# 96 Nissan Altima front end



## matty8378 (Jul 18, 2004)

I have a ticking sound in the right front wheel area when driving, has anyone else had this problem with a 96 altima?? possible that its a cv joint or something like that?


----------



## Asleep (Jan 19, 2003)

unless the cv joint is extremely bad, it will only click under power on a turn. otherwise, those things are pretty much quiet until they go bad. did you check for a rock in your tire? even a cracked rotor? look for the obvious at first and then look for mechanical reasons. remember the K.I.S.S. method for everything - Keep It Simple Stupid.


----------



## matty8378 (Jul 18, 2004)

thanks, yes i checked for the rock, ill check the rotors, they were just replaced a month ago. it doesnt matter if im turning or going straight, the noise is constant.

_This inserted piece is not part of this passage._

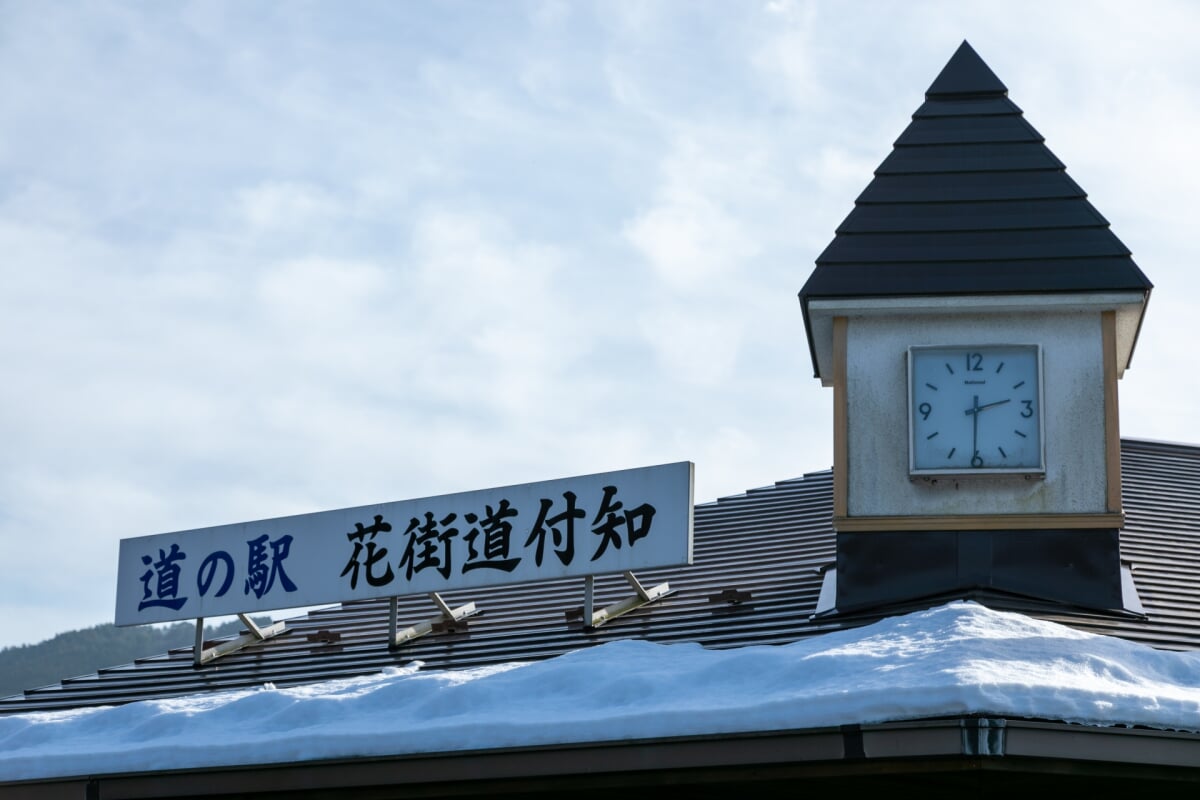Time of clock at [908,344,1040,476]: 2:30
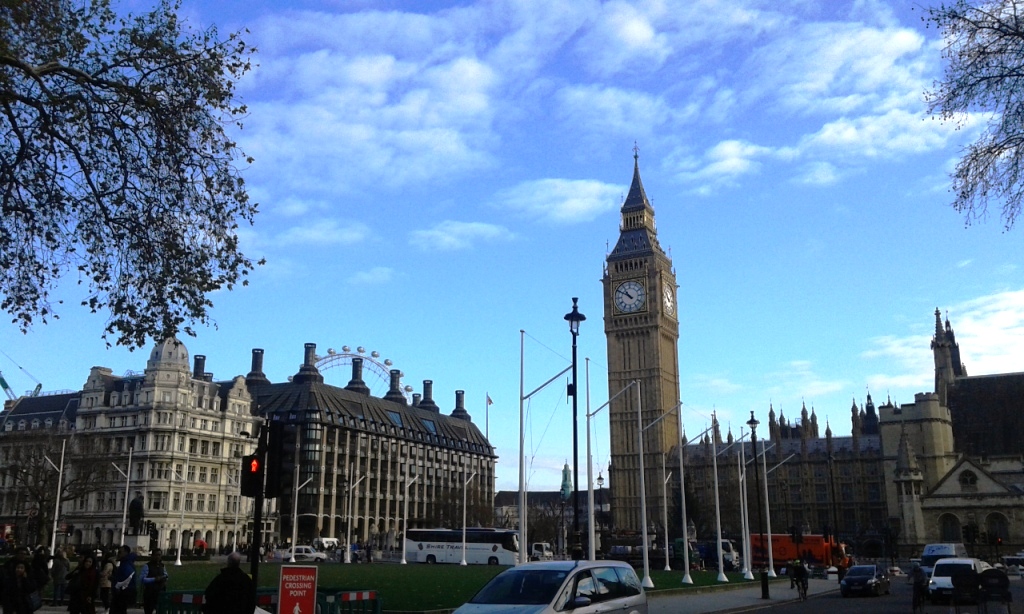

Thanks for the advice


----------



## Asleep (Jan 19, 2003)

then check the dust shields also and see if they are touching anything. also, check the clip on the cv boots. something could have even hit that and made it stick up a little. does the sound speed up and slow down with vehicle speed?


----------



## matty8378 (Jul 18, 2004)

the sound speeds up with vehicle speed and sounds like it rattles going over a bump, like something might be loose. im going to check all those things you said. is it possible new rotors could be bad? they are brand new.


----------



## Asleep (Jan 19, 2003)

its possible but not likely. more than likely, the little clip that goes over the end of the pad is dangling over the vents of the rotor or maybe they bent the heatshield a little. did the noise start after the rotors were changed out?


----------



## matty8378 (Jul 18, 2004)

yep, it started about 2 weeks after they were changed out. im going to look at it tomorrow, ill let you know what i find. thanks for the tips...


----------